Un’analisi dettagliata delle tipologie di spese degli utenti di Open Banking dimostra che le transazioni effettuate in “Food and Daily Spending” sono le più frequenti per tutte le fasce d’età, mentre quelle relative a “Hobby e tempo libero” sono più comuni tra i giovani e quelle categorizzate come “Prestiti” sono tendenzialmente più presenti sui conti di soggetti più anziani.
Queste osservazioni dimostrano come l’Open Banking possa rivoluzionare anche il calcolo della sostenibilità del debito, automatizzando il processo, neutralizzando eventuali tentativi di contraffazione di documenti reddituali e includendo evidenze su rendite non facilmente documentabili.
L’impatto dell’inflazione sulle abitudini di spesa dei consumatori
L’attuale scenario macroeconomico risulta minacciato da diversi fattori, tra cui l’aumento dei prezzi, la crisi energetica e il conflitto in Ucraina. La complessità del momento si accompagna a una galoppante inflazione che si attesta su un +7,9% su base annua e costringe i consumatori a rivedere le proprie abitudini di spesa.
In particolare, si evidenzia una contrazione della capacità del potere di acquisto a fronte dei maggiori costi da sostenere per voci di spesa come utenze, aumentate del 32%, e il carburante, aumentato del 15%. Inoltre, l’aumento delle materie prime si riflette in un aumento del 40% delle spese presso “supermarket e GDO”, con i consumatori che restano comunque attenti alla salubrità dei prodotti acquistati; non a caso cresce la spesa alimentare per i prodotti BIO.
Per far fronte ai rincari, invece, si adottano rinunce specialmente in fatto di hobbies e beni di lusso, che calano rispettivamente del 47% e del 63% in termini di spesa, specialmente da parte di consumatori che appartengono a una fascia di reddito media (1.500-3.000 euro). Non va, tuttavia, sottovalutato un fattore di natura sociale che vede crescere le categorie più colpite durante il periodo pandemico, come bar, ristoranti e viaggi. Lo dimostra l’importo quasi raddoppiato dedicato alle uscite serali (da 35 euro a 62 euro), mentre aumentano sia per frequenza che per importo le transazioni in fatto di viaggi.
Crescono, inoltre, sia per volume che per valore, le transazioni ascrivibili al settore assicurativo.

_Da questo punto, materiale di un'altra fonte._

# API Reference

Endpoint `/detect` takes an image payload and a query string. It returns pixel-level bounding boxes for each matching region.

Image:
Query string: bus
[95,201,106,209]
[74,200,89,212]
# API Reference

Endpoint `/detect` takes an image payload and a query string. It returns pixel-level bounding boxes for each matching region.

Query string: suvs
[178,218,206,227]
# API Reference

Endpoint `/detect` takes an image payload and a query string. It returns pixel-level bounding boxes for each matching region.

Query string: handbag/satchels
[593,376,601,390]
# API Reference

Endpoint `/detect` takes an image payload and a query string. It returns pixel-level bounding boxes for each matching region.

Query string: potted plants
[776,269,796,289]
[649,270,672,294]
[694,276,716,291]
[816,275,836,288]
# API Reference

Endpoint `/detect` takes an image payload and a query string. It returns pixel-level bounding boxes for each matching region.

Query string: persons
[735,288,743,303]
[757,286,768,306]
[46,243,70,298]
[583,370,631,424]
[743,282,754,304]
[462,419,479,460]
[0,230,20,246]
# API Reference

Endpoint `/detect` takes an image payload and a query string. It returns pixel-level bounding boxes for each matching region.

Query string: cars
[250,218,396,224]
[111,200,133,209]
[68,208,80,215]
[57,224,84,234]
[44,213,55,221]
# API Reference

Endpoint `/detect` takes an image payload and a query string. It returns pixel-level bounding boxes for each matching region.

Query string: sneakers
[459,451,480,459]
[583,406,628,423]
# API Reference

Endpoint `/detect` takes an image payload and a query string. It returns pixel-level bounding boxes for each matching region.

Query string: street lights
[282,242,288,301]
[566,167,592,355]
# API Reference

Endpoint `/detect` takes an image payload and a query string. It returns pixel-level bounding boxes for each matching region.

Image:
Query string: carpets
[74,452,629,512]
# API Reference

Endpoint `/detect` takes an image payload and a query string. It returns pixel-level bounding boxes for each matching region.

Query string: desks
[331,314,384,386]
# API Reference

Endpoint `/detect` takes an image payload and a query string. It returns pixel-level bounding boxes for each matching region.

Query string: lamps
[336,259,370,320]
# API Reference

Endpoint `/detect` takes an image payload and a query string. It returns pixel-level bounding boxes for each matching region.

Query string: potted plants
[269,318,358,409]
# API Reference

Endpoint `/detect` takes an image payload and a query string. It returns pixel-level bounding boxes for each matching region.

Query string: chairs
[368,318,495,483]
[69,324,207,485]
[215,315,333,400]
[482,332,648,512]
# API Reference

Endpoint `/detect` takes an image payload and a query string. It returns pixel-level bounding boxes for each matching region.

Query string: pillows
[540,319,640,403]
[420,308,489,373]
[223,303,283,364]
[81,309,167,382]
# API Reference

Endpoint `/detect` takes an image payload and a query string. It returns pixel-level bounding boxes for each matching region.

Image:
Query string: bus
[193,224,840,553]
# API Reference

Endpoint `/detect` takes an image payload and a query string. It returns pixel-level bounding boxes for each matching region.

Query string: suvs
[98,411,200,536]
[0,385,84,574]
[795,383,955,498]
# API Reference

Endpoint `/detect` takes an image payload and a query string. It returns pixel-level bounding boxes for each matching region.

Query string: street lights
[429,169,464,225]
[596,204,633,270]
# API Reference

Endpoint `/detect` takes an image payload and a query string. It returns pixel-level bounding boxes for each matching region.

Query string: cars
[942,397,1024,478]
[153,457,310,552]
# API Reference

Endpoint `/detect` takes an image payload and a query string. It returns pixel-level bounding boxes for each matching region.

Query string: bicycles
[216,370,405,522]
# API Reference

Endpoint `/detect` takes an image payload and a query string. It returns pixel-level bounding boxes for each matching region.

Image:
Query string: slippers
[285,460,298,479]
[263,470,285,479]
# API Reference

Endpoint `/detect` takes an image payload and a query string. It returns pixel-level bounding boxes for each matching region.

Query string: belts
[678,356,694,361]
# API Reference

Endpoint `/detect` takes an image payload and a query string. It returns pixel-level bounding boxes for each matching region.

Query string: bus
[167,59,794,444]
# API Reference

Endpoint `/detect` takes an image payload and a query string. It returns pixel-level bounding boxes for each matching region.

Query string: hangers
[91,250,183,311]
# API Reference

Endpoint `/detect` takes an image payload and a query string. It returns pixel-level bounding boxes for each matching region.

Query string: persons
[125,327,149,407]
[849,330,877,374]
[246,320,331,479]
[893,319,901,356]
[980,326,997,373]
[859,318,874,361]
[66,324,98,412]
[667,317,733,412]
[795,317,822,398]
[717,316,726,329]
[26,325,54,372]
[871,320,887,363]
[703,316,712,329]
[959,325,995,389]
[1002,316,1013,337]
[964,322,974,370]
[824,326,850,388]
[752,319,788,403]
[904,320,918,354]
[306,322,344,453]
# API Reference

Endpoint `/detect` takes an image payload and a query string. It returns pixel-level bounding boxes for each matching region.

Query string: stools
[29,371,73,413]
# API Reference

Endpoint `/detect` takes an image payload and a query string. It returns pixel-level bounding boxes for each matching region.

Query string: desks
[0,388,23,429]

Si registra, infatti, un aumento del 20% spinto da una maggiore sensibilità sui temi assicurativi ma anche da cambiamenti regolamentari.
In merito al fabbisogno di credito, CRIF ha realizzato un’analisi basata su kpi e analytics proprietari attraverso la quale è possibile individuare cluster di clientela che nel breve saranno più inclini a ricorrere a forme creditizie.
Si nota un incremento nel lending rate (propensione all’acquisto di un prodotto di credito nei successivi 6 mesi) per diversi segmenti, tra cui è possibile rintracciare: clienti con alte spese per attività sportive o wellness, clienti pluri-assicurati, clienti con alte spese per vestiario, clientela con profilo “digital” e altre categorie che registrano comunque un incremento del lending rate superiore al 10%.
Figura 3. Categorie di spese e lending rate
Fonte: CRIF Market Outlook “L’Open Banking in Italia: il momento della svolta?”